• Problem to solve:
Please select every line in the entries below that contains the string "positioned", and copy each one out. Case counts.

• Records provided:
********************

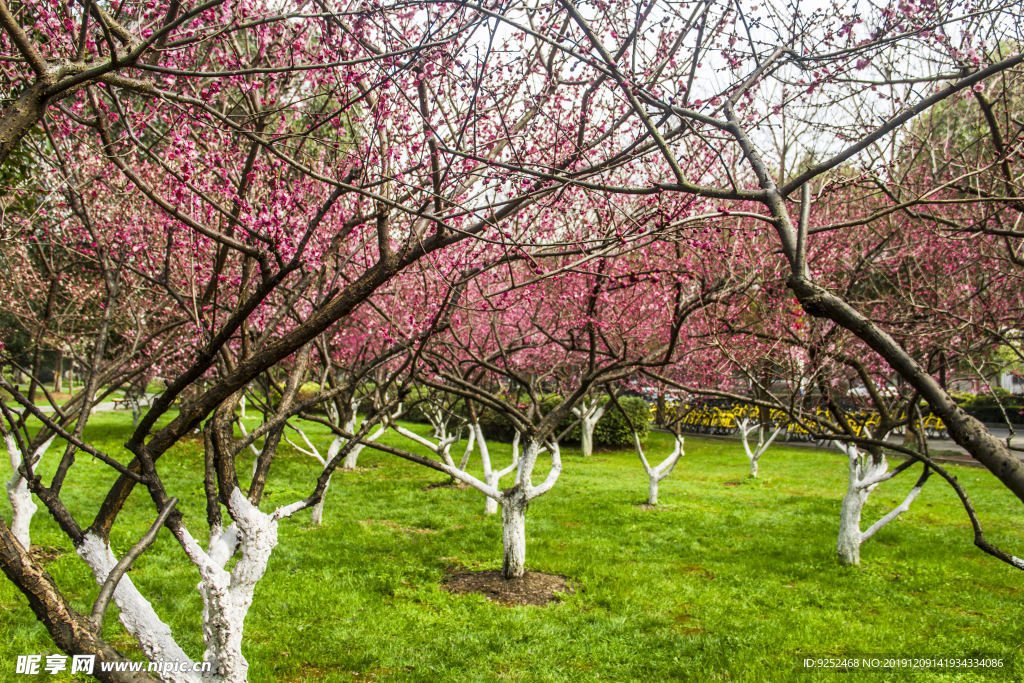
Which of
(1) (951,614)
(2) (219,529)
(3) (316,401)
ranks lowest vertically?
(1) (951,614)

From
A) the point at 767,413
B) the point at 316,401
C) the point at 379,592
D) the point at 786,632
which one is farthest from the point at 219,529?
the point at 767,413

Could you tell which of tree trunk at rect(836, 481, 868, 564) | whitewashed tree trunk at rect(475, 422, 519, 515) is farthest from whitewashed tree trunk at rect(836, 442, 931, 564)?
whitewashed tree trunk at rect(475, 422, 519, 515)

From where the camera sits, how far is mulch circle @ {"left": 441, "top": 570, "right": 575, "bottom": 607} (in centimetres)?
756

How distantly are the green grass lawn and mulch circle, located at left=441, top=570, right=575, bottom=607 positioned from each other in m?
0.21

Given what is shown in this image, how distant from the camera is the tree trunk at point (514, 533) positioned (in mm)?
8039

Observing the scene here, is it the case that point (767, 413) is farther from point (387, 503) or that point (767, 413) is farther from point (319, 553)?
point (319, 553)

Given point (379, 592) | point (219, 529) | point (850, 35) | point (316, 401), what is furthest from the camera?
point (379, 592)

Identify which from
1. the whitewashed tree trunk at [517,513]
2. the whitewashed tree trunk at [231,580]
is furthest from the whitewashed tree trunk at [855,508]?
the whitewashed tree trunk at [231,580]

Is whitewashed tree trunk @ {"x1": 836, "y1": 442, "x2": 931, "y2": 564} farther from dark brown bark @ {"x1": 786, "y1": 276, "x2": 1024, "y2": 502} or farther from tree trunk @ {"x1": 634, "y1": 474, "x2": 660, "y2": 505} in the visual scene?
dark brown bark @ {"x1": 786, "y1": 276, "x2": 1024, "y2": 502}

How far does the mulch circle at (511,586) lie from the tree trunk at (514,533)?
0.46ft

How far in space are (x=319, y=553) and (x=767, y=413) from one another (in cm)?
1423

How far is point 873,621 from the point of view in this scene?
23.1 ft

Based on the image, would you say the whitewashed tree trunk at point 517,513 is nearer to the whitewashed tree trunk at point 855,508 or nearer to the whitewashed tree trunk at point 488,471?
the whitewashed tree trunk at point 488,471

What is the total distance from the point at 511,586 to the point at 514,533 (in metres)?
0.61
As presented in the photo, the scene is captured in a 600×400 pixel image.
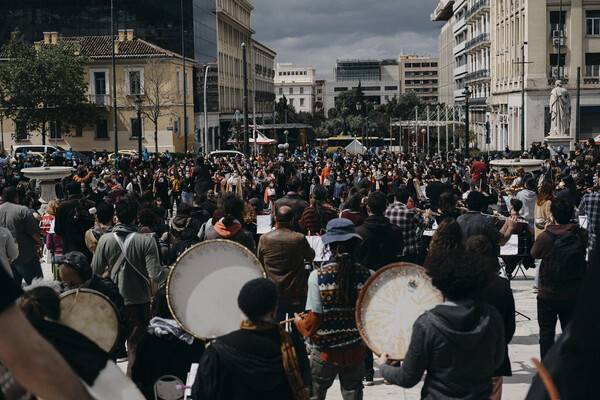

********************

• Exercise answer:
How distantly are the green grass lawn and mulch circle, located at left=441, top=570, right=575, bottom=607 positioned from each other in m?
Given what is shown in this image, how distant from the camera is the tree trunk at point (514, 533) positioned (in mm)?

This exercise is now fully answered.